Tuesday, January 3, 2012
|photos by Jonathan Schechter|
January 3rd, 2012
Dear Mr. Squirrel: Here's the deal. Listen up and pay attention! A few days before New
Year's Eve you discovered my BIRD feeding station. Please note the word BIRD. It is NOT a
squirrel feeding station! You Mr. Fox Squirrel (For humans reading this fox squirrel is the
species of squirrel in these pictures) are meant to be hanging out in leafy nests high up in oak
trees and munching on black walnuts and acorns.
You are not!
From sunrise to sunset you are at my feeders. You sit in the platform feeder swinging away
and spilling a good portion of the seed in the process and eat the rest. When chickadees or
other small birds fly in you brace yourself and almost swat at them.
That is just rude and must stop!
And now when it gets windy you move to my window feeder and you climb
inside and actually sprawl your pathetic body out on the seed as you eat like a
FAT FARM PIG* and ignore my tapping from my side of the window.

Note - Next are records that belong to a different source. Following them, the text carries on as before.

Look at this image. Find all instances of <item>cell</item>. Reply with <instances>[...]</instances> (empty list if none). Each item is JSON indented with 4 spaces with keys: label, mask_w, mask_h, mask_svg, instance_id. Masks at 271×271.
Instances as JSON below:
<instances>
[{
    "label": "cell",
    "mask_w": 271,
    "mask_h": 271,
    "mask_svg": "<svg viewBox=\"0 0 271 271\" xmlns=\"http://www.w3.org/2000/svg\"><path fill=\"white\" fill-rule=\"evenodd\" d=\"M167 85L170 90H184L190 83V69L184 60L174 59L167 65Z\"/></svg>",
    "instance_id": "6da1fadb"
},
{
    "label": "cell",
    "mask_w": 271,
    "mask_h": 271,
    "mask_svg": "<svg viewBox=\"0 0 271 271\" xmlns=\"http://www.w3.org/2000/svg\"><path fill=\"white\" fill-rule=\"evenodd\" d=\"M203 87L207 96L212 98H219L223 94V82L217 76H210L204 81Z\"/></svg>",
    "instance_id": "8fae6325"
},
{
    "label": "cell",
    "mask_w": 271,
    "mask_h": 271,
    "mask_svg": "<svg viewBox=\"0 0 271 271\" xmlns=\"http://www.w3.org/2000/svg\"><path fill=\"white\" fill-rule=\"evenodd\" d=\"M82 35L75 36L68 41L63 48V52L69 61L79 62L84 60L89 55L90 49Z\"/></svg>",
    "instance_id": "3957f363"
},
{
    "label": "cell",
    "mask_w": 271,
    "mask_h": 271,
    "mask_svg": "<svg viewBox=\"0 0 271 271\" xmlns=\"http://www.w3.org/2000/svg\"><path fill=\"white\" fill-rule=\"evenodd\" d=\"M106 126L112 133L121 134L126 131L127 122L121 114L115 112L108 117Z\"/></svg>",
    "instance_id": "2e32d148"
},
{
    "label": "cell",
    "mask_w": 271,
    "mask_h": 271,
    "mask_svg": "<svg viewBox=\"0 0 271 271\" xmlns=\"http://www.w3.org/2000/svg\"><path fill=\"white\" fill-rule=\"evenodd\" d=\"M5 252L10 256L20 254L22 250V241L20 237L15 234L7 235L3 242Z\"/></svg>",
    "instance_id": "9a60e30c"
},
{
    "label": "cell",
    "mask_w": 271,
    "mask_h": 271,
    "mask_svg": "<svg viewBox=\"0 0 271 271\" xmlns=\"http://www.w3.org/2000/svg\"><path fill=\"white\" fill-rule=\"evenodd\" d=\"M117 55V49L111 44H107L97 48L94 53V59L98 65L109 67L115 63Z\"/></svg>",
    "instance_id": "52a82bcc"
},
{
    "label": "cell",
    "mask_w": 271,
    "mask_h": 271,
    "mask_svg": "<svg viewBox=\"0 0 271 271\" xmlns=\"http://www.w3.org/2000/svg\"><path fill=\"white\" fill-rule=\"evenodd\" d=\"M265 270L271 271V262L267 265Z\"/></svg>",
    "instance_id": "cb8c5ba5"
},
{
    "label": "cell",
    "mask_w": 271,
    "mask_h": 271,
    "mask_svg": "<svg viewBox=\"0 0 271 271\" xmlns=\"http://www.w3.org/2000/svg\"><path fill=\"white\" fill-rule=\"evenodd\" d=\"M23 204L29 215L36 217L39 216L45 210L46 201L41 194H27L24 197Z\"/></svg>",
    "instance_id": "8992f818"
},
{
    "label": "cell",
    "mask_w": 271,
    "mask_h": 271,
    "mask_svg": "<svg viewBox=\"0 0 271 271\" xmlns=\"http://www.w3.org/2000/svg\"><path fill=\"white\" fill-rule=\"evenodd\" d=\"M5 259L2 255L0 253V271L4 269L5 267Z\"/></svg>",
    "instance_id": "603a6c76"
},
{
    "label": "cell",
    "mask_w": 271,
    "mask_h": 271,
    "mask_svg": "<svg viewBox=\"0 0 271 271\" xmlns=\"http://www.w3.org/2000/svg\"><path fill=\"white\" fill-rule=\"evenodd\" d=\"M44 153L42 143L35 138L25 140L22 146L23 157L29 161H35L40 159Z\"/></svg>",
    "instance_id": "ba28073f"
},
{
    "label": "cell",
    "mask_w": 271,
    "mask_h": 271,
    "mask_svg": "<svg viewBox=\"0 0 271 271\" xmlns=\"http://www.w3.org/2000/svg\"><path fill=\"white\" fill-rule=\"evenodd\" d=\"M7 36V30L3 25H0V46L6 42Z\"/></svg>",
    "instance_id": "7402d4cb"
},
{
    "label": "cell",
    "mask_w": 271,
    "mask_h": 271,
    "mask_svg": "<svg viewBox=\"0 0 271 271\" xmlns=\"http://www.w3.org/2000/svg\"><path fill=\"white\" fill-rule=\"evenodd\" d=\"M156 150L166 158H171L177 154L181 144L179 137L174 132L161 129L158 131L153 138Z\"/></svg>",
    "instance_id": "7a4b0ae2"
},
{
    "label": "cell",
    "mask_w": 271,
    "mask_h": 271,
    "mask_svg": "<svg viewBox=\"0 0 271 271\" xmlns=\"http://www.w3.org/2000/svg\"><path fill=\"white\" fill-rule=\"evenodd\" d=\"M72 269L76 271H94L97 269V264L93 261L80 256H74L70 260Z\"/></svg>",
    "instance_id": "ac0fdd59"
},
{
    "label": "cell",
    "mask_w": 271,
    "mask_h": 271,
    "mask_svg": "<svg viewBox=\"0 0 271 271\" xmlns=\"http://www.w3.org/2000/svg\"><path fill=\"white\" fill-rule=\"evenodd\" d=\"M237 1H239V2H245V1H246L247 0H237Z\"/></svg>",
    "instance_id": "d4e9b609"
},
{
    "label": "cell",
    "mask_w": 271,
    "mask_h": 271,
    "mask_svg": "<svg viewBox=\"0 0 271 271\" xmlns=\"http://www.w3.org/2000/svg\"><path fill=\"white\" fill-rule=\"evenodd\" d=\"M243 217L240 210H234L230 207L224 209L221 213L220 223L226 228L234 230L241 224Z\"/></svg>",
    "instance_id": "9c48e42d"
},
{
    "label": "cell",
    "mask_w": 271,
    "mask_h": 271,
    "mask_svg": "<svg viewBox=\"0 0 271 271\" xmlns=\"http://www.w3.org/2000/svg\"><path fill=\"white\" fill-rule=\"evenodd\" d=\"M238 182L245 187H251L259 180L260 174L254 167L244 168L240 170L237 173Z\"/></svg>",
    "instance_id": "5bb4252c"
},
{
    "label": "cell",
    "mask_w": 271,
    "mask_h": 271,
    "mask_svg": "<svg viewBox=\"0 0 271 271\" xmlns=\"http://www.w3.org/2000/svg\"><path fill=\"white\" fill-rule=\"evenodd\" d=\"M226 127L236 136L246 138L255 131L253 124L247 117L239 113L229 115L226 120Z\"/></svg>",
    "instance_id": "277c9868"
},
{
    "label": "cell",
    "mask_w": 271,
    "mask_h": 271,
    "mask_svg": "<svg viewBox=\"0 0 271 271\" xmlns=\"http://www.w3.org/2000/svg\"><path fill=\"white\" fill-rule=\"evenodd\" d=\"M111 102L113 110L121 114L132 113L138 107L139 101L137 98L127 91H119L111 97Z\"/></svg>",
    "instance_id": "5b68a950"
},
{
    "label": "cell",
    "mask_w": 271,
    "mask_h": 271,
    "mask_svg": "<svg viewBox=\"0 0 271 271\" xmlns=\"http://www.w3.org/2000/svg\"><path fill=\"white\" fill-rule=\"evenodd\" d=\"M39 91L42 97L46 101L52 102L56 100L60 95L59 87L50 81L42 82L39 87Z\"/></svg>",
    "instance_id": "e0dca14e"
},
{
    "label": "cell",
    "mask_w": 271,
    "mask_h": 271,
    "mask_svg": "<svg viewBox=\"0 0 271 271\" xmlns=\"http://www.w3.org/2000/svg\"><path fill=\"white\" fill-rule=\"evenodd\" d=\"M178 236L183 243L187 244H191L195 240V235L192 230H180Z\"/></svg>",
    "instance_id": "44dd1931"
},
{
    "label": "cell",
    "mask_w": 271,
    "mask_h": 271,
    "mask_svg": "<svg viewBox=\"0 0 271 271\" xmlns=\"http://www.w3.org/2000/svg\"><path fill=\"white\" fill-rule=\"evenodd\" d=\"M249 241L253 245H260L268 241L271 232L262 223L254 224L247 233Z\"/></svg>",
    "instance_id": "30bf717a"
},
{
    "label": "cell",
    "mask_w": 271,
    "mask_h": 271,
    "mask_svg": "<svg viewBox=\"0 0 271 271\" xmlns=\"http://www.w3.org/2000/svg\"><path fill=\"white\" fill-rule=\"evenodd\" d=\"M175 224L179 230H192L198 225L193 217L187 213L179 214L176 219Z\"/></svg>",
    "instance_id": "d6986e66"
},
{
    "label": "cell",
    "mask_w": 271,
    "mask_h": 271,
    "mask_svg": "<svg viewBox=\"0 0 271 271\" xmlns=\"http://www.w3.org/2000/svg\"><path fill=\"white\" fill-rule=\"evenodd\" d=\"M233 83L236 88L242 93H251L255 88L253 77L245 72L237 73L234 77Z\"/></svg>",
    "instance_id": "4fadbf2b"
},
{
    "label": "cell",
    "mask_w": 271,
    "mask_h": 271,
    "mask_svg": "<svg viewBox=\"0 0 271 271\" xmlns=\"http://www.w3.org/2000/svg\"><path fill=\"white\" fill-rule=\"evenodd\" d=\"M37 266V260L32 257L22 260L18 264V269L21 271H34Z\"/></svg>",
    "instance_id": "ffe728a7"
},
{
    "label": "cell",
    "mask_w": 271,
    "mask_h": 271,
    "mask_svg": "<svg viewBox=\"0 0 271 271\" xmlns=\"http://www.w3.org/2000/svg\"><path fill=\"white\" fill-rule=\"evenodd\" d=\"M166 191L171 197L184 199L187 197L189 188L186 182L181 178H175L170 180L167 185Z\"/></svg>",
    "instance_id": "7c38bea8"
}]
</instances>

(*Sorry farm pigs, no insult intended)
This too must stop!
This may be politically incorrect but fact of the matter Mr. Squirrel; Just look at yourself!
You are becoming a morbidly obese ball of lazy fur and if you think in spring a foxy lady
squirrel is going to want any of your fat tail, you have another think coming.
I do not know if you are susceptible to heart disease but your days are numbered.
And here are the two main reasons:
1. You are becoming too fat to escape from a fox or coyote.
2. You are already too fat to scurry from a red-tailed hawk.
And if you do not pay attention to my warning and get back to your wilder ways of life
I have a good friend who told me that seed fed squirrel meat is just delicious.